Change's Blog

Today's Pandemic

It is Thursday, the 18th of December 2025. I have been thinking about writing my own book. But what would one write about? I wish to write like authors from the 1500s, but that seems a bit far-fetched. They just tend to conceptualize modern, or then modern, issues in such a terrific way. It seems like it’s just a gift or talent, the way they write sentences and create such authentic books.

I’m now only talking about what I reckon the books are like. I have never read a book from back then. It feels quite scary to really start. I find literature such an amazing concept, the idea that writing is art does not come as a surprise to me. To be able to create stories, either fiction or non-fiction, and write about it. Hundreds of words, sentences, paragraphs, chapters.

I feel like writing is not as much of a thing as it was in earlier days. Though I must say, writing was never really a big trend. But it just seems like there isn’t someone out there who writes of today’s issues. I mean someone of a young age, below thirty preferably, taking time to create their own book. Today’s pandemic is short form content. It genuinely fries the brain, I know it fried mine. I feel the lack of motivation and the urge to go back to the app and scroll some more.

The rise of AI and digitalization has come with its perks as much as it has come with downsides. On one hand AI helps in great ways, coming up with ideas, checking grammar, creating assignments that one forgot about, teaching you school material, explaining any and every topic. But as great as those perks are, it seems like the downside looms larger than the gains. The amount of water used per prompt, the idea that it makes our brain lazy, that it is taking over jobs, art is created using AI, causing it to lose the human touch.

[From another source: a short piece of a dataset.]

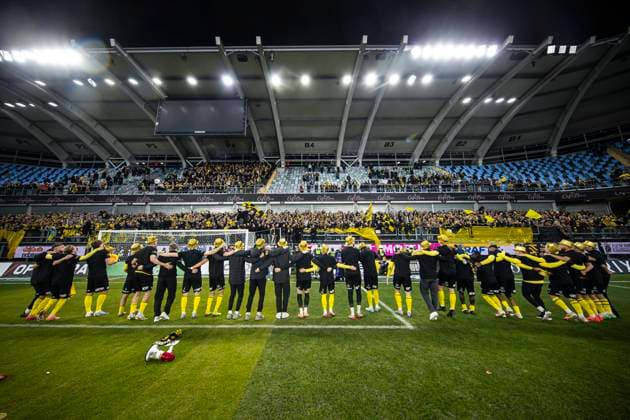 251020 Mjällbys spelare jublar framför supportrar efter fotbollsmatchen i Allsvenskan mellan IFK Göteborg och Mjällby den 20 oktober 2025 i Göteborg. Copyright: MICHAELxERICHSEN BB251020MI054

Though one must ask, why do people feel drawn to AI this much? The answer is quite simple, people wish to feel heard and have a community, but with social media around and the fact that people don’t have as much of a collective cohesion as back then makes it difficult. AI helps, it’s always there, doesn’t make one feel stupid, you can tell it anything, and worse of all; it answers human like. One tends to forget it's artificial.

But that is to say, was there really a cohesion back then? Everyone talks about how social media killed romance, but did it really kill romance if everyone already acted in this way, but since social media makes everything so easily accessible, we can now see it all for ourselves.

It’s funny really, how in every timeline there something is to blame for the way we act.